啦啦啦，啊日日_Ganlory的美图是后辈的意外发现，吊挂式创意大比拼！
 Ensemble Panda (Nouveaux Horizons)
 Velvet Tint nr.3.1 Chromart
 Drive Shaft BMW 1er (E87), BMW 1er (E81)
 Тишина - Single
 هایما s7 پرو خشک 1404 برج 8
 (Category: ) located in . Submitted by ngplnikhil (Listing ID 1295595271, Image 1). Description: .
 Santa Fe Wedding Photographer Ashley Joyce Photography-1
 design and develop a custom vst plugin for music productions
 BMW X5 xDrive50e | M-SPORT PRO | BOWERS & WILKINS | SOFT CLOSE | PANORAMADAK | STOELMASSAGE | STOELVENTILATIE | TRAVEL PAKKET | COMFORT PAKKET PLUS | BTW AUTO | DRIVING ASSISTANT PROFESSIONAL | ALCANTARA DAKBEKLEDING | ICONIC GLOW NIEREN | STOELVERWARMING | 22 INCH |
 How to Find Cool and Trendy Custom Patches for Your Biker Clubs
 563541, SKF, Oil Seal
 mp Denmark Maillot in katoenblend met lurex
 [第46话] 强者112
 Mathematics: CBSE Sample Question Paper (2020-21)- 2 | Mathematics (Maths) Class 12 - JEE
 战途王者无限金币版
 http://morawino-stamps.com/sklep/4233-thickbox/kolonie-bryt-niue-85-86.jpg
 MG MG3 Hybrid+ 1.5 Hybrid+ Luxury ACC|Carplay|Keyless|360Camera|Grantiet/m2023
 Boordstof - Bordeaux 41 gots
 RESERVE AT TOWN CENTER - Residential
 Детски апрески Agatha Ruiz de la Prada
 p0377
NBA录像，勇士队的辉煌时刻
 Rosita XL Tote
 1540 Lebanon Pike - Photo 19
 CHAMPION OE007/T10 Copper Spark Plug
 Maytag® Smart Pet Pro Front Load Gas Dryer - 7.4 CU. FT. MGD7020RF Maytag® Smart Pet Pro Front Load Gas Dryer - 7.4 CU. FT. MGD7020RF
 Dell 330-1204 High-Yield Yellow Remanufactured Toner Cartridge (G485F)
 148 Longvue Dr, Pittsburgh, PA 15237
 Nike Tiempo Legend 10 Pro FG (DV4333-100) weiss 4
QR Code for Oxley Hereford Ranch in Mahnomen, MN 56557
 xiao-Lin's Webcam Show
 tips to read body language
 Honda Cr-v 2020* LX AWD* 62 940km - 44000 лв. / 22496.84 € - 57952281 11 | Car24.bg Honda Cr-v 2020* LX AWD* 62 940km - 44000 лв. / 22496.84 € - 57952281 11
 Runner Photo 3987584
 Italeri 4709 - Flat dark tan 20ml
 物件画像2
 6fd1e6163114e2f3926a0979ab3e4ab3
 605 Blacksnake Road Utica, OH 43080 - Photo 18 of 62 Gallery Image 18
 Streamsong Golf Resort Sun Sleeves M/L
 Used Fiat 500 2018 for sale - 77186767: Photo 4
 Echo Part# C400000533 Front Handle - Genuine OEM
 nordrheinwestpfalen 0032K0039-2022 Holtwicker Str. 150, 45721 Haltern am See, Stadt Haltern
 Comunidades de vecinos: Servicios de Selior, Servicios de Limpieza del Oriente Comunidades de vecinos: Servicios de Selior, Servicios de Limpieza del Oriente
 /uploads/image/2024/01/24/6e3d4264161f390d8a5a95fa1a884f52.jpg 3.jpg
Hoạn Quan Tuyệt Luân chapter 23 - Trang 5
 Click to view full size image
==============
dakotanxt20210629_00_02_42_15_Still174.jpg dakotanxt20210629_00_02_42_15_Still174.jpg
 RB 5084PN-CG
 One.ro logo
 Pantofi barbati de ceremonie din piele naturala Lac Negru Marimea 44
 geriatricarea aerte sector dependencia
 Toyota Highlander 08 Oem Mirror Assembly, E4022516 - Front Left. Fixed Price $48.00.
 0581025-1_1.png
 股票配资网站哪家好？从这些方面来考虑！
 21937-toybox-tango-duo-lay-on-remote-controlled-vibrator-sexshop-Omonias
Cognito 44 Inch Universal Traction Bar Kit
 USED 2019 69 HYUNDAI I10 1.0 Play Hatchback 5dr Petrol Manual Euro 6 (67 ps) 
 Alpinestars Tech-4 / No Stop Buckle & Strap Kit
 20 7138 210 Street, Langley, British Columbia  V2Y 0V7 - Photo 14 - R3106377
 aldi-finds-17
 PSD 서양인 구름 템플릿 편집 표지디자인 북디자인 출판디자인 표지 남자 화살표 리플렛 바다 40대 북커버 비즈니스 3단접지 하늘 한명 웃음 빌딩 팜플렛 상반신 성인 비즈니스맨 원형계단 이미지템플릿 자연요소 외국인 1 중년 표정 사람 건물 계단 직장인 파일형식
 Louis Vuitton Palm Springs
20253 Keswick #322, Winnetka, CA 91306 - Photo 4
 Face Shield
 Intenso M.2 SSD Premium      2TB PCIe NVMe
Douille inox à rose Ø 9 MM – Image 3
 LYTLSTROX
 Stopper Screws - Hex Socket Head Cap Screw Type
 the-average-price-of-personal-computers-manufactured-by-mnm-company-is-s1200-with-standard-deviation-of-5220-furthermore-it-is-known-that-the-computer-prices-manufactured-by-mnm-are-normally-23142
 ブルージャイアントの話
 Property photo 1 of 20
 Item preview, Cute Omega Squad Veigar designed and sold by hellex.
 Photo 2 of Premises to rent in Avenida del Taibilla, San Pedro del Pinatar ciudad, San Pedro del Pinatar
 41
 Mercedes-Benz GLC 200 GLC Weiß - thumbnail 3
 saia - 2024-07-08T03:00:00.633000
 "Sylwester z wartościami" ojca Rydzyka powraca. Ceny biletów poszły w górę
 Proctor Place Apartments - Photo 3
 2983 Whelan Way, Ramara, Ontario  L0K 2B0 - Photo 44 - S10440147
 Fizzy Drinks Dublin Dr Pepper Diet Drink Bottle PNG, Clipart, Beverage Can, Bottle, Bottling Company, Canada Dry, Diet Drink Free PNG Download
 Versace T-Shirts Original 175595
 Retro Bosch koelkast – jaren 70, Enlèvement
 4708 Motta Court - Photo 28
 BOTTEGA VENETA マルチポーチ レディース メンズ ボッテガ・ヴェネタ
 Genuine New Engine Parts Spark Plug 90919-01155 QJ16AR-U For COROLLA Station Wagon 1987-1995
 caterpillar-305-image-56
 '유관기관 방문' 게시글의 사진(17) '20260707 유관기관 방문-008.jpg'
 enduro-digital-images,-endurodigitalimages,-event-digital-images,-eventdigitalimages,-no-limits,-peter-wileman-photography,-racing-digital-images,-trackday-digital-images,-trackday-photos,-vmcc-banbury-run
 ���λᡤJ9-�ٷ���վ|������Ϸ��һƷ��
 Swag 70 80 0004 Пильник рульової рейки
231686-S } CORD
◆ ◆ ◆
## Exercise directions
All that belongs in your answer is the stretch of entries above from the line with "Hoạn Quan Tuyệt Luân chapter 23 - Trang 5" through the line with "Pantofi barbati de", printed exactly.

## Solution
Hoạn Quan Tuyệt Luân chapter 23 - Trang 5
 Click to view full size image
==============
dakotanxt20210629_00_02_42_15_Still174.jpg dakotanxt20210629_00_02_42_15_Still174.jpg
 RB 5084PN-CG
 One.ro logo
 Pantofi barbati de ceremonie din piele naturala Lac Negru Marimea 44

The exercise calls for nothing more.